#### [Work request]
Write out the whole passage below about the two car thieves who called 911 during the crime, word for word.

Here in the expensively-adorned, thief-worthy offices of The Curmudgeon, we are no strangers to boneheaded burglary attempts.  There was the “Spongebob incident,” where a man posing as a singing telegram attempted to smuggle several large paintings out stuffed under his shirt while he sang, “I Shot the Sherrif.”  He looked like Spongebob.  But this one even made us shake our heads in imperial disbelief: two car thieves called 911 while they were committing the crime.

How it went down was when the two burglars – 19 and 13 years old – began looting from the vehicle, one of the Einsteins hit the auto 911 button on the phone.  A dispatcher answered and listened to their conversation.

“Hello? Hello? What is your emergency?” the 911 dispatcher asks.

“Help,” the criminal said, “Burglary in process!  I’m the dumb ass crook.  I can’t stop my stealin’ ways. Help me stop!  Send backup!”

#### [Provided information]
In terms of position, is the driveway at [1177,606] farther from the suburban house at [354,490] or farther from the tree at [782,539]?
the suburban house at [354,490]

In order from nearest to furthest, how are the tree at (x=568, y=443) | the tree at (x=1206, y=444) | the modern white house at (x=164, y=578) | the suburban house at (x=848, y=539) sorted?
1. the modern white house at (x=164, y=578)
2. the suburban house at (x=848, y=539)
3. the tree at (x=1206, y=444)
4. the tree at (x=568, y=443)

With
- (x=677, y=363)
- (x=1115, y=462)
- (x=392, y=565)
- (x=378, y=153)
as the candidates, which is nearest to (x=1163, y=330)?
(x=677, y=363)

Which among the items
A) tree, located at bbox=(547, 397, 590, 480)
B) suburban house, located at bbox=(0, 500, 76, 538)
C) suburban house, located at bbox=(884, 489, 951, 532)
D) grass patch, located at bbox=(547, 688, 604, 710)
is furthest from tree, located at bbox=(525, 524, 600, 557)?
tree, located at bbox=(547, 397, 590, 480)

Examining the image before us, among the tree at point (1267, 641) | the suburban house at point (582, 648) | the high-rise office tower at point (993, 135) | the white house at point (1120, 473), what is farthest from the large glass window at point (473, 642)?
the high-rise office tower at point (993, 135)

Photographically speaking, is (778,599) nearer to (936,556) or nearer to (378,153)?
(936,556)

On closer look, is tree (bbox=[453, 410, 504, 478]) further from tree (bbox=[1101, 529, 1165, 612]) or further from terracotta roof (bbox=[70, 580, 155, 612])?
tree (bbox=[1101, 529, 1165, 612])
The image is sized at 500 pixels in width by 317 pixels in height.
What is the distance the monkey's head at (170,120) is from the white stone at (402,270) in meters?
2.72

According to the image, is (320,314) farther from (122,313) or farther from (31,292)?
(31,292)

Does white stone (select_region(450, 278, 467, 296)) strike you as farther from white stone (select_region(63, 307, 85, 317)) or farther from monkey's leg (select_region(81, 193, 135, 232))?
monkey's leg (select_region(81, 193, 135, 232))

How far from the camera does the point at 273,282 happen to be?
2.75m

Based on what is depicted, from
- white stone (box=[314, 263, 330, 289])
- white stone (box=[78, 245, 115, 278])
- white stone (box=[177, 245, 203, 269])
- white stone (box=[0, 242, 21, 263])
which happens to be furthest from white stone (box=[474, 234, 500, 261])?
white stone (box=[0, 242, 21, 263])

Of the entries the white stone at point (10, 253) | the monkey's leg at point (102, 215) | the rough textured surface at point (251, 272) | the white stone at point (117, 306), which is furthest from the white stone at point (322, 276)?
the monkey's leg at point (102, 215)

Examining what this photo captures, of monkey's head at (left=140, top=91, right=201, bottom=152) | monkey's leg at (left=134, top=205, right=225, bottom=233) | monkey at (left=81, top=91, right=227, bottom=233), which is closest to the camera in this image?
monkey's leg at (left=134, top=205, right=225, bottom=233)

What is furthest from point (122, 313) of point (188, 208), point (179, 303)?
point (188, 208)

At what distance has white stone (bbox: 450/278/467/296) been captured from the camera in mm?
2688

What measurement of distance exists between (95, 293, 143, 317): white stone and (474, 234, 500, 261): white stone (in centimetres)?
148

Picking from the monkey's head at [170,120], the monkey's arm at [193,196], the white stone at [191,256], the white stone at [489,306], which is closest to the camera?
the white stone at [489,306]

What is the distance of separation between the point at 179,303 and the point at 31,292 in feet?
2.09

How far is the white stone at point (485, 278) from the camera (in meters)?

#### [Answer space]
Here in the expensively-adorned, thief-worthy offices of The Curmudgeon, we are no strangers to boneheaded burglary attempts.  There was the “Spongebob incident,” where a man posing as a singing telegram attempted to smuggle several large paintings out stuffed under his shirt while he sang, “I Shot the Sherrif.”  He looked like Spongebob.  But this one even made us shake our heads in imperial disbelief: two car thieves called 911 while they were committing the crime.

How it went down was when the two burglars – 19 and 13 years old – began looting from the vehicle, one of the Einsteins hit the auto 911 button on the phone.  A dispatcher answered and listened to their conversation.

“Hello? Hello? What is your emergency?” the 911 dispatcher asks.

“Help,” the criminal said, “Burglary in process!  I’m the dumb ass crook.  I can’t stop my stealin’ ways. Help me stop!  Send backup!”